- **Text for analysis**:
Surviving a “Cultural Recall”
Greg Smith's very public resignation from Goldman Sachs is an employer's (and employee communicator's) worst nightmare come true. Regardless of whether there is truth to his claims, his incendiary letter amounts to the cultural equivalent of a major product failure or safety recall in a product-driven organization.
Most communicators are prepared to deal with an external crisis. As internal communicators, we've found many of the same principles can apply to cultural crises. Here are a few applicable lessons learned from the recent Goldman incident.
Understand that perception is reality. Goldman Sachs may or may not have a “toxic and destructive” culture, as Smith asserts, but now that the claim has been made, the organization needs to address it head-on with its employees. Such high profile criticism erodes morale. Not only does the firm need to underscore its many policies and programs currently in place to support ethical business conduct, but leaders at all levels of the company must model that behavior and instill it within their staff.

- **Data extracts**:

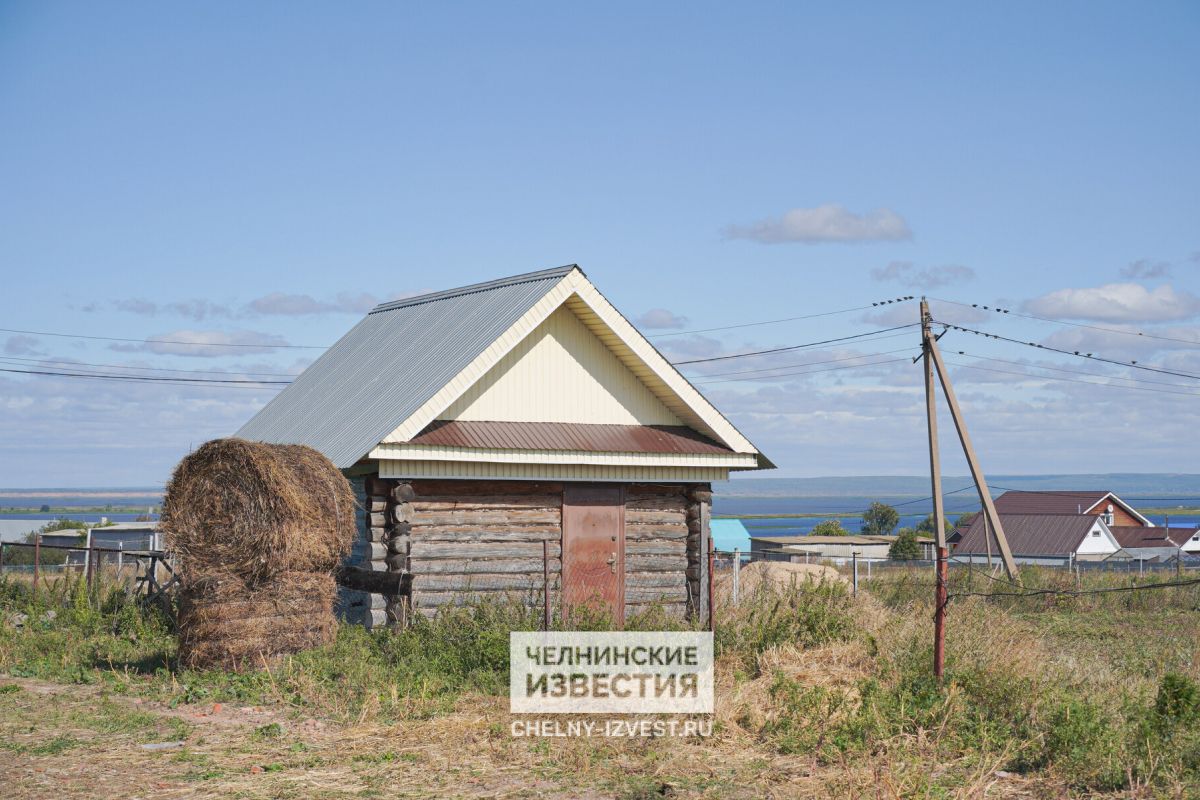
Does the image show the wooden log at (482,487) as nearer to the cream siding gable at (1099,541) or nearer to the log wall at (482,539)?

==

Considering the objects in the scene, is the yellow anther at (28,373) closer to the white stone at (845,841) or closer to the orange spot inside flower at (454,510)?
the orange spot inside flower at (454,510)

- **What you should do**: Please continue the article above on surviving a "cultural recall," starting after its last paragraph.

- **Exercise output**:
Engage in honest dialogue. Successfully addressing internal challenges in any organization requires honest dialogue. It takes courage, especially on the part of the senior leaders who often are several steps removed from the “truth” of the organization. If Goldman Sachs is in fact suffering a moral decline, Smith wouldn't be the only employee aware of it. This is a great opportunity for leaders to open up, be more candid and talk about what they've learned from Smith's resignation. They need to identify any cultural weak spots and share what changes they're making to improve the situation. Even more important, this is a time for the firm to listen to employees' reactions to the resignation – and to the firm's business practices – so concerns can be both heard and addressed.
Seize the opportunity. Painful though it might be, every crisis provides opportunity. For Goldman Sachs, this is an opportunity to draw a line in the sand and honestly assess the state of their organization, then change what needs to be changed. Think about it from a personal standpoint: We've all had wake-up calls that force us to become better people and teams. What separates great leaders and teams from others is their ability to learn from mistakes and exercise resiliency through their crises.
Make it last. Finally, Goldman can turn these lessons into a compass for future behavior. Making tough cultural changes now (if needed) and reinforcing them through behaviors and programs over the coming months and years gives them a “never again” moment around which they can continue to rally.
Most organizations have taken and survived hits to their culture (though few quite as public as this one). What are your tips for survival?